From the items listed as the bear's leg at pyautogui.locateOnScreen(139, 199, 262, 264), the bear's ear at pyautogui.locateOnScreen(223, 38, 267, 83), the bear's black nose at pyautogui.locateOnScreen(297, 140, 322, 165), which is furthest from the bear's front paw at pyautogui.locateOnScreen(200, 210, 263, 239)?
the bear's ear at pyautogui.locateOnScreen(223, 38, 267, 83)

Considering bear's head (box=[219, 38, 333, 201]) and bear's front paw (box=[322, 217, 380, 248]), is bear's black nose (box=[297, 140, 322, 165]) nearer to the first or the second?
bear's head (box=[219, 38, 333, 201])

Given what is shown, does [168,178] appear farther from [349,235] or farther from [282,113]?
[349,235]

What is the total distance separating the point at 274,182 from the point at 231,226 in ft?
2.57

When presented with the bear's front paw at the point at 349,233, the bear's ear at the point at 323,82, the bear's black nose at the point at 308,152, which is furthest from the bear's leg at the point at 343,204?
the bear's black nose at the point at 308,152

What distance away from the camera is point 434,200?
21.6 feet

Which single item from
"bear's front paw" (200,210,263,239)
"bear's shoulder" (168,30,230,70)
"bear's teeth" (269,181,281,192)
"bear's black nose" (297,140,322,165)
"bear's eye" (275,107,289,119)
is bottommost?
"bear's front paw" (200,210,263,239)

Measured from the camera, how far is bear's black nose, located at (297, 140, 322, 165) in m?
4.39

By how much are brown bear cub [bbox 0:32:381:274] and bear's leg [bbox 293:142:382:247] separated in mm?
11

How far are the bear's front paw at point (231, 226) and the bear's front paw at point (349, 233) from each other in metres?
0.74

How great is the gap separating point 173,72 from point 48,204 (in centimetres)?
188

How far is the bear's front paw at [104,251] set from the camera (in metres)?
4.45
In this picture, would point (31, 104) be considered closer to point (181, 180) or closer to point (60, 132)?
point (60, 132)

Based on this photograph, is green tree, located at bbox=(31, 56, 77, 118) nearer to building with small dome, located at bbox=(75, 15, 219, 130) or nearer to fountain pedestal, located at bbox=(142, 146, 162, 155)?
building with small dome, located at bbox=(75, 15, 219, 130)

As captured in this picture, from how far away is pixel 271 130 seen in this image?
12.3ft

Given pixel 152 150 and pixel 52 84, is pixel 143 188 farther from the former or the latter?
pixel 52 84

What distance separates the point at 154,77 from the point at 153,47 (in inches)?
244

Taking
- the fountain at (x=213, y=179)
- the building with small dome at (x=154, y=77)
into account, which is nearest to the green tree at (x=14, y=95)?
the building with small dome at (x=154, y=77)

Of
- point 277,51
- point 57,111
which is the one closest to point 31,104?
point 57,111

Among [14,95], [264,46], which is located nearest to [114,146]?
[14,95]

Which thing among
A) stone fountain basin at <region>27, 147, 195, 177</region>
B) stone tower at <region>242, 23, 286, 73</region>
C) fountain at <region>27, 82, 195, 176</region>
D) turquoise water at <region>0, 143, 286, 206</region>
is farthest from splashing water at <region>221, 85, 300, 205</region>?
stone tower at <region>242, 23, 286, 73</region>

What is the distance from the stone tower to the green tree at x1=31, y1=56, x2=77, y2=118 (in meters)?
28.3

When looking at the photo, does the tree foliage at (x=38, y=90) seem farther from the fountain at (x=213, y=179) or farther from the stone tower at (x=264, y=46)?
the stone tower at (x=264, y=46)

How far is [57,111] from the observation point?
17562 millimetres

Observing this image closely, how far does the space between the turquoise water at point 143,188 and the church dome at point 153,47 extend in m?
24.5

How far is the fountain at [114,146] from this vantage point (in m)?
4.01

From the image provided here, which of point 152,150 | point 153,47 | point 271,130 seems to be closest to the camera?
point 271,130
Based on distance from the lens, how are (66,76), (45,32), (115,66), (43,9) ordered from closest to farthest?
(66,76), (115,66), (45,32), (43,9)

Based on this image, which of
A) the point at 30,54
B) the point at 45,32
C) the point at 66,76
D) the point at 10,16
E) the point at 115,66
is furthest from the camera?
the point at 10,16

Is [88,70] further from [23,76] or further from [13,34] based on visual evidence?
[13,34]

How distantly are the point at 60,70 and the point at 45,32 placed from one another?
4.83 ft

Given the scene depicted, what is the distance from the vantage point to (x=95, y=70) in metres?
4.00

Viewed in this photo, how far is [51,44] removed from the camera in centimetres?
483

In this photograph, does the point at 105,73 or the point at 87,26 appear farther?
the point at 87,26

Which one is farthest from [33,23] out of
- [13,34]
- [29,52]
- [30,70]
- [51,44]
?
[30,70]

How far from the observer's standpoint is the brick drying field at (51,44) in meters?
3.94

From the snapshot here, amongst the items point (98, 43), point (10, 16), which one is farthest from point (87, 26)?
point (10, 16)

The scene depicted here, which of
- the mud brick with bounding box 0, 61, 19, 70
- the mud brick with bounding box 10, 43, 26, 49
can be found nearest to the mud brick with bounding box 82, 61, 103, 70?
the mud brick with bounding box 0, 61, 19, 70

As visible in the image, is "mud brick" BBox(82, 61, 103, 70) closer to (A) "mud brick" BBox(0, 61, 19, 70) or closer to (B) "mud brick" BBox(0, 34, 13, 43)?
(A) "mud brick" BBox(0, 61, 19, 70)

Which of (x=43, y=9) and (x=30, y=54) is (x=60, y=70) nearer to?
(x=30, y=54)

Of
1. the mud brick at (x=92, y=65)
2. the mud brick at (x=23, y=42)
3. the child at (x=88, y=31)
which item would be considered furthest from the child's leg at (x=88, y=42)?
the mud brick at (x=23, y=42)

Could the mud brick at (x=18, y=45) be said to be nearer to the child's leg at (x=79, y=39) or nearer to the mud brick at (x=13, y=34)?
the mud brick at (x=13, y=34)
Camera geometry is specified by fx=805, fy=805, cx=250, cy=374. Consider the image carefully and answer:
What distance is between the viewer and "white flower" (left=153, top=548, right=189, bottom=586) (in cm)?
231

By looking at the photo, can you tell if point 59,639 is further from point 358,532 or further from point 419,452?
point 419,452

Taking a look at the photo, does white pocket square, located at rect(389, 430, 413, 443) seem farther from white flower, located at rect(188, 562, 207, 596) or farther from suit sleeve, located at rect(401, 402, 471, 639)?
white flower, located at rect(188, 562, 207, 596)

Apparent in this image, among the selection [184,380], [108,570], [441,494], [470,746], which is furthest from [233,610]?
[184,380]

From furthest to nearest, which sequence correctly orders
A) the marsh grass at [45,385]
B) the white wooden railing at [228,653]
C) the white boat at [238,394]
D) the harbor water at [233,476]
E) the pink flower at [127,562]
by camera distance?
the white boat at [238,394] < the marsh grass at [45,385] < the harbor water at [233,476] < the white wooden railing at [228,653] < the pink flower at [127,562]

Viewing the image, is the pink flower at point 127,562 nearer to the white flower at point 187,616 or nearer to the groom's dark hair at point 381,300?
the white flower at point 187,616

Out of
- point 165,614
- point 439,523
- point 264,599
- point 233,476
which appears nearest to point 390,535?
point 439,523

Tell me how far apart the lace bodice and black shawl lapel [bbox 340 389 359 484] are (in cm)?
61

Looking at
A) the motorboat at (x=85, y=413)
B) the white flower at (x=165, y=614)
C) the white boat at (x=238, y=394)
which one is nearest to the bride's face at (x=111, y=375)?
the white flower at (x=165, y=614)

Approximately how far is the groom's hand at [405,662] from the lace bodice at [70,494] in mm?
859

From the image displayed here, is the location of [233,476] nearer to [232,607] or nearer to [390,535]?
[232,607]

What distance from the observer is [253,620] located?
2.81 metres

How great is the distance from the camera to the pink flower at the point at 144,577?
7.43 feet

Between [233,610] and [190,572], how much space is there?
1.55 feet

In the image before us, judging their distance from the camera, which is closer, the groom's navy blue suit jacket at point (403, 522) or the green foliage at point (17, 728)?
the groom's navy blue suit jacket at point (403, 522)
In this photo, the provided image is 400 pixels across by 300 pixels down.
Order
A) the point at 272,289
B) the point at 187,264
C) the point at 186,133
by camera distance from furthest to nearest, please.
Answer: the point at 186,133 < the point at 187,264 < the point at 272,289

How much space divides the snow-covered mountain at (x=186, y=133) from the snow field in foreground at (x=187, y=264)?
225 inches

WHAT YOU WILL DO:
Reproduce the data word for word, starting at the line containing "By looking at" and ending at the line containing "the white boat at [238,394] <", with both of those lines included.

REPLY TO THE TASK:
By looking at the photo, can you tell if point 59,639 is further from point 358,532 or further from point 419,452?
point 419,452

Taking a look at the photo, does white pocket square, located at rect(389, 430, 413, 443) seem farther from white flower, located at rect(188, 562, 207, 596) or farther from suit sleeve, located at rect(401, 402, 471, 639)?
white flower, located at rect(188, 562, 207, 596)

Apparent in this image, among the selection [184,380], [108,570], [441,494], [470,746], which is furthest from [233,610]?
[184,380]

From furthest to nearest, which sequence correctly orders
A) the marsh grass at [45,385]
B) the white wooden railing at [228,653]
C) the white boat at [238,394]
D) the harbor water at [233,476]
E) the pink flower at [127,562]
by camera distance?
the white boat at [238,394] < the marsh grass at [45,385] < the harbor water at [233,476] < the white wooden railing at [228,653] < the pink flower at [127,562]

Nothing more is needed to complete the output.